Indicación A - Según el relato sobre la llegada a la Colonia Sajonia, ¿en qué fecha llegaron a la colonia?
Indicación B - Prosiga el relato sobre la llegada a la Colonia Sajonia a partir de su última oración.

Fragmento del documento -
####################

LA COLONIA SACONIA III

Llegamos a la Colonia de Nuestra Señora de Covadonga o Colonia Sajonia un 3 de enero de 1957. Veníamos de Asturias y no había pegado ojo en toda la noche mirando por la ventanilla del tren expreso. Tenía seis años. Allí, pegado a la ventanilla, trataba de ver lo que había fuera. Había luces lejanas, estaciones silenciosas de luces mortecinas, trenes de mercancías que se cruzaban con el nuestro de forma violenta. Recuerdo que una vez en la meseta la luna era llena y podía ver casi todo. Fue eso lo que me mantuvo en vela toda la noche de viaje. Nunca había visto una llanura así en la realidad. Salía del estrecho valle de Langreo, verde y húmedo para empezar a ver otros mundos. La llanura se perdía a lo lejos. Más tarde eran las vallas de piedra que protegían ganados de ovejas. Pueblos de casas también de piedra a lo lejos. Montañas lejanas sin ninguna nube o niebla que las cubriera. Y al final Madrid. Salimos a la estación Príncipe Pío y allí mi padre llamó a un taxi. Aquello me pareció extraño. Llamar un coche que pare y te lleve sin más era algo raro para mí. Además había muchos coches. No recuerdo más. Debí de quedar dormido.

Despertamos Rubén y yo a una mañana soleada. Nos despertaron las voces de una señora que gritaba algo así como “pachurrera, pachurrera”. Nos levantamos los dos de la cama y miramos por la ventana. Lo primero que me llamó la atención fue la fuerza del sol. Era una mañana clara como nunca había visto en Asturias. Parecía que amanecía a un mundo más alegre, con mucha más luz y colorido. Y de repente vimos a la señora que llevaba una cesta redonda grande con algo dentro y seguía gritando “pachurrera, pachurrera”. Rubén y yo nos reímos de aquella palabra hasta el día de hoy. Era la churrera que vendía curros y porras calentitas y listas para tomar con leche, café o chocolate. Cuando nos vestimos y fuimos a la cocina ya había porras en la mesa con chocolate. Mi padre había comprado a la “pachurrera” su mercancía.

####################

Datos proporcionados -
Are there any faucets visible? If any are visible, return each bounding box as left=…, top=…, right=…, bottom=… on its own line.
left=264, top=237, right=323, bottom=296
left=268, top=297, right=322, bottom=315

####################

Resultado del ejercicio A - El 3 de enero de 1957.

Resultado del ejercicio B -
Desde la ventana de la habitación podíamos ver los cangilones entrar y salir del embarcadero a casi un kilómetro de allí. Más allá del embarcadero se extendía una inmensa llanura de hierba amarilla. Más allá de la Colonia empezaba el campo interminable cruzado por las torretas y cables de los cangilones que traían piedra del Jarama para moler en forma de grijo para las carreteras. Hoy día toda esa inmensa llanura está edificada y desde esa misma ventana sólo se ven edificios que bloquean la Colonia. Como era el 4 de enero tenía miedo que no vinieran los Reyes ya que la carta la habíamos echado en Sama, pero mi padre nos dijo que no había problema que los Reyes sabían que estábamos en Madrid. No sé si salimos de casa o no aquel día. Mirábamos por la ventana y veíamos a chiquillos que hablaban de una manera que nos parecía simpático. Llegaron los Reyes el día 6 por la mañana y a mi me trajeron un tren de cuerda Payá con vías y un par de pistolas de restallos. A Rubén le habían traido entre otras cosas el Robot Mágico. Era un muñeco robot que lo ponías apuntando a una pregunta en un círculo y luego respondía en otro círculo movido por un imán que lo llevaba a apuntar con una varilla a la respuesta. Para mi eso era pura magia.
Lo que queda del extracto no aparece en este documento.